Я не стал говорить ему, что варианты есть… есть одна молодая женщина, которая на меня засматривается. Словно невзначай, то пообедать ко мне подсядет; то над совместным проектом поработать предложит. Я аккуратно отклоняю её приглашения – не хочу давать человеку ложной надежды.
Лёва съезжает в общежитие в середине сентября; и мы с Эвелинкой остаёмся вдвоём. Я зацеловываю свою молчаливую умницу, с трепетом наблюдая, что её так же тянет к книжкам, как Юлию… к книжкам, мать их, - а не к игрушкам и не к другим деткам, вот те раз, не так ли у нас начинала свой кривой жизненный путь Апраксина?
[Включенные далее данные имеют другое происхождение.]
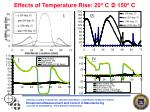 effects of temperature rise 20 c 150 c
Я тревожусь – но успокаиваю себя, что тревожиться не о чем: дочка развивается по возрасту, где-то даже опережает. У неё стремительно пополняется словарный запас, в два года она уже может объясняться и на русском, и на английском, что довольно неплохо для билингвов, которые начинают складывать слова в предложения в среднем чуть позже нормы.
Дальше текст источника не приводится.